Aujourd’hui, on vous sent plus en paix avec vous-même qu’à une certaine époque…
J’ai réalisé qu’il fallait se débarrasser du superflu! Et parcourir le monde pour en saisir toute la beauté. Aujourd’hui, contrairement à tous mes voyages précédents qui étaient centrés sur moi-même, j’observe! Je veux comprendre ce qui m’entoure. J’ai longtemps été un adepte du «fast move», courant à droite et à gauche, comme si je fuyais quelque chose. À présent, je suis plutôt «slow move». J’ai fini par vendre ma maison, très ostentatoire, de Miami et mon appartement de New York, pour naviguer entre la France, les Bahamas et le Brésil. J’y possède une ferme isolée dans l’État de Rio. Je suis devenu un fazendeiro, un fermier. J’élève des vaches, des cochons et des chevaux et j’adore regarder pousser mes fruits! Je viens même d’obtenir la certification bio. Je pourrai vendre mes produits.
Vous vous êtes également lancé dans le design de meubles.
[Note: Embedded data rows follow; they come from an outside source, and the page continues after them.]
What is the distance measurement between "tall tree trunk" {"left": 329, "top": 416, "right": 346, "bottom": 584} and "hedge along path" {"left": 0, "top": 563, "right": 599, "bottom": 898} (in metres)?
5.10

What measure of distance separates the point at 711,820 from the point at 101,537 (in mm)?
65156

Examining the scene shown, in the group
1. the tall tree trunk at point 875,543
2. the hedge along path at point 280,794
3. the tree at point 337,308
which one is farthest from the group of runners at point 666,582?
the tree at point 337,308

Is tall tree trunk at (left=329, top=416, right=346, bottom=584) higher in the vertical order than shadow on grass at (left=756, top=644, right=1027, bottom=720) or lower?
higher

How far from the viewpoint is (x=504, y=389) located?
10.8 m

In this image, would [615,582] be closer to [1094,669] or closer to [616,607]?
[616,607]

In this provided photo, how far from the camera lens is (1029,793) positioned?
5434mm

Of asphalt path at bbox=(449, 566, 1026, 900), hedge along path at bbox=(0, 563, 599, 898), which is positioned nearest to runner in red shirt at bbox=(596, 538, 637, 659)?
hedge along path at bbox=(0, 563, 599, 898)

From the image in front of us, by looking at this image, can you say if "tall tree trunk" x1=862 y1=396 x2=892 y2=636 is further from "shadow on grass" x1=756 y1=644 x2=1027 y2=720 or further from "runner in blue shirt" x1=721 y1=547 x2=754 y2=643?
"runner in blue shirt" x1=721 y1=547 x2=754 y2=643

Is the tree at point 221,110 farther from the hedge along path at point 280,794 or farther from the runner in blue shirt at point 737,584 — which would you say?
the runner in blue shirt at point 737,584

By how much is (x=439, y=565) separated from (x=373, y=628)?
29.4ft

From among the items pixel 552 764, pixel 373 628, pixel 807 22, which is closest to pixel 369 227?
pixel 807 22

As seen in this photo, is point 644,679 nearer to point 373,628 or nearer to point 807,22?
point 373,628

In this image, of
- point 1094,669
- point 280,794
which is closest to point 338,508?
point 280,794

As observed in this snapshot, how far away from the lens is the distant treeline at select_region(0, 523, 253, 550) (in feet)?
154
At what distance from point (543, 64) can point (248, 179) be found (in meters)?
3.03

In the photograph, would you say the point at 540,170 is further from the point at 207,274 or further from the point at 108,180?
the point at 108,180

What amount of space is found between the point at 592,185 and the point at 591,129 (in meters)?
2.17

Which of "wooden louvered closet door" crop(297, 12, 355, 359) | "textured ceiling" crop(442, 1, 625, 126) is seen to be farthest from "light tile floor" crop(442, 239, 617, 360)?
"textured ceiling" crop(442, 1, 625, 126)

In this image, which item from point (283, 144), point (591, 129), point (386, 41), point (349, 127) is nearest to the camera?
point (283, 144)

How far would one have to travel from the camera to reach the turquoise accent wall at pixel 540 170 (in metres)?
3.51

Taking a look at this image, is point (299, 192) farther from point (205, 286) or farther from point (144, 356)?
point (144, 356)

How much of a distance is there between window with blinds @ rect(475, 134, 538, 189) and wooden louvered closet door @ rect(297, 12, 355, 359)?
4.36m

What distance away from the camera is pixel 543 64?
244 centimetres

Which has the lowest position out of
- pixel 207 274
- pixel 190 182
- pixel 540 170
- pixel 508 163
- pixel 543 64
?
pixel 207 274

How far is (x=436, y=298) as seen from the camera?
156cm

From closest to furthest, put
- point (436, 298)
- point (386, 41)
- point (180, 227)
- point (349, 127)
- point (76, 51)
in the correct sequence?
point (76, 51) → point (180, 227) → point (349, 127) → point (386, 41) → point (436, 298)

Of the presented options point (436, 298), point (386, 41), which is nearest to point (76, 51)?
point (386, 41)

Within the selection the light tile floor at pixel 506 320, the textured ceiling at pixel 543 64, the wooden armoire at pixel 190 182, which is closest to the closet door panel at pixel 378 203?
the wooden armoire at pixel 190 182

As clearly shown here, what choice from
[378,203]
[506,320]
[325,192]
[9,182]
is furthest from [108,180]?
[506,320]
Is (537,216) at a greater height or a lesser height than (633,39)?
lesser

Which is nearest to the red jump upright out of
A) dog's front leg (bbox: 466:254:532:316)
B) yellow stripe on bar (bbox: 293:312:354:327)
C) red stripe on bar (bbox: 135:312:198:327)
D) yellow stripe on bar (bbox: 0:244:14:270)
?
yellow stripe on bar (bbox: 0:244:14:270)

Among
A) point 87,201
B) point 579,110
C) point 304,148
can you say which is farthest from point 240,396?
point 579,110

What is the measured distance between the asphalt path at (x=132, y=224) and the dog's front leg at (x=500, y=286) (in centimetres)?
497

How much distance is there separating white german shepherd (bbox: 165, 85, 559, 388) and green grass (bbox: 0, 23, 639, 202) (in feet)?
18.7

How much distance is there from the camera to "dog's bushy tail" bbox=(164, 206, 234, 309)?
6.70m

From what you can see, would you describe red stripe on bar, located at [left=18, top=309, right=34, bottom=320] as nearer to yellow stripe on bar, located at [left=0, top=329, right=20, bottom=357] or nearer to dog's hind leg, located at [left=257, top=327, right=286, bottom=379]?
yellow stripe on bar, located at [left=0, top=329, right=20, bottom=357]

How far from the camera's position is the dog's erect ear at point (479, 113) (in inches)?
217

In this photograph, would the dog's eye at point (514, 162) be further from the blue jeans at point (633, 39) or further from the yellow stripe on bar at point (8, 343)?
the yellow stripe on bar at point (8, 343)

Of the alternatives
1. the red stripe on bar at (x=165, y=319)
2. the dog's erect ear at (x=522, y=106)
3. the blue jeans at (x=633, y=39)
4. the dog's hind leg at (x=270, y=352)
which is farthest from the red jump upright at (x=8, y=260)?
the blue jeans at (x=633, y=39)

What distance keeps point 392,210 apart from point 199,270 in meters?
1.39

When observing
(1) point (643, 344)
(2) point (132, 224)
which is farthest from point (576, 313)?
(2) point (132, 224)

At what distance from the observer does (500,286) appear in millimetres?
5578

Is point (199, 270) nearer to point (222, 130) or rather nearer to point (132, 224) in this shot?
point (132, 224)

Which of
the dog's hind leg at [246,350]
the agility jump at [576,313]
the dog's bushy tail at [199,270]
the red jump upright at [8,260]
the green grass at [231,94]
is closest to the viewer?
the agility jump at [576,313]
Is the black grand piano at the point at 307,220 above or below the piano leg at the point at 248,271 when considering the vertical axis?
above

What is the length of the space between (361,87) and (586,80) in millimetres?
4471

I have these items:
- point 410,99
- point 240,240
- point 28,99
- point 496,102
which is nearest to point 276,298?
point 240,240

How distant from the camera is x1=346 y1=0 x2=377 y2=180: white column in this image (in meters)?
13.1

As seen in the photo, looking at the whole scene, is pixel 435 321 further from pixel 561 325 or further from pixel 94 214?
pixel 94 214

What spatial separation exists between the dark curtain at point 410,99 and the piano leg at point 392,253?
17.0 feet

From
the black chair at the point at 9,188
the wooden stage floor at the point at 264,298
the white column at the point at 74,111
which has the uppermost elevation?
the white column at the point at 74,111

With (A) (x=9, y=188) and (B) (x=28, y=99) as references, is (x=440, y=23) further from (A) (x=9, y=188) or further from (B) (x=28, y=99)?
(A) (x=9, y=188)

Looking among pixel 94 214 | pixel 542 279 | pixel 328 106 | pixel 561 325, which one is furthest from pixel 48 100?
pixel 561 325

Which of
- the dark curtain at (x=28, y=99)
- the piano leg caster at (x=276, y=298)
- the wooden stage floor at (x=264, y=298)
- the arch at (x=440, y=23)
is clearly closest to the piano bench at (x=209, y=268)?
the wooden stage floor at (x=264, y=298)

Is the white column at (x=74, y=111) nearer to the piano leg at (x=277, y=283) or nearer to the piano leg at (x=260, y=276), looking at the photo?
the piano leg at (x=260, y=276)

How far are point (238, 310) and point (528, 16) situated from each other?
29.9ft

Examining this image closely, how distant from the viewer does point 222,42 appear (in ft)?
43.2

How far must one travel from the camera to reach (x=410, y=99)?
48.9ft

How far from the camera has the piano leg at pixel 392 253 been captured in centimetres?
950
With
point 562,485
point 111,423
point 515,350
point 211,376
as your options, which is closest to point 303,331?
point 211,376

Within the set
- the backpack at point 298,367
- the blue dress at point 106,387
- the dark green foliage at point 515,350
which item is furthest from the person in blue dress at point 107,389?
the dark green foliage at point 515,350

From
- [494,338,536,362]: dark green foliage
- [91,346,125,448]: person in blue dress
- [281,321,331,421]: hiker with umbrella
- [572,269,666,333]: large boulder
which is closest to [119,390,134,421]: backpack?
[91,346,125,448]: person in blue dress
La décoration me passionne depuis toujours! Je me revois, môme, choisir la couleur des murs et imposer à mes parents des teintes très… expérimentales. Ado, je suis passé à la vitesse supérieure, en m’occupant des éclairages, des posters, des tags. J’ai créé un intérieur assez… sauvage. Lorsque j’ai acquis mon appartement à New York, je l’ai customisé du sol au plafond. J’ai chiné aux Puces ou dans des associations caritatives, pour y trouver de vieux meubles auxquels je donnais une nouvelle vie. Au fil des ans, ce désir de recycler est devenu une obsession. J’invite d’ailleurs vos lecteurs à faire de même. C’est à la fois écologique et jubilatoire, rien que d’imaginer qu’une table en piteux état, mais avec un vécu, une histoire, va reprendre des couleurs!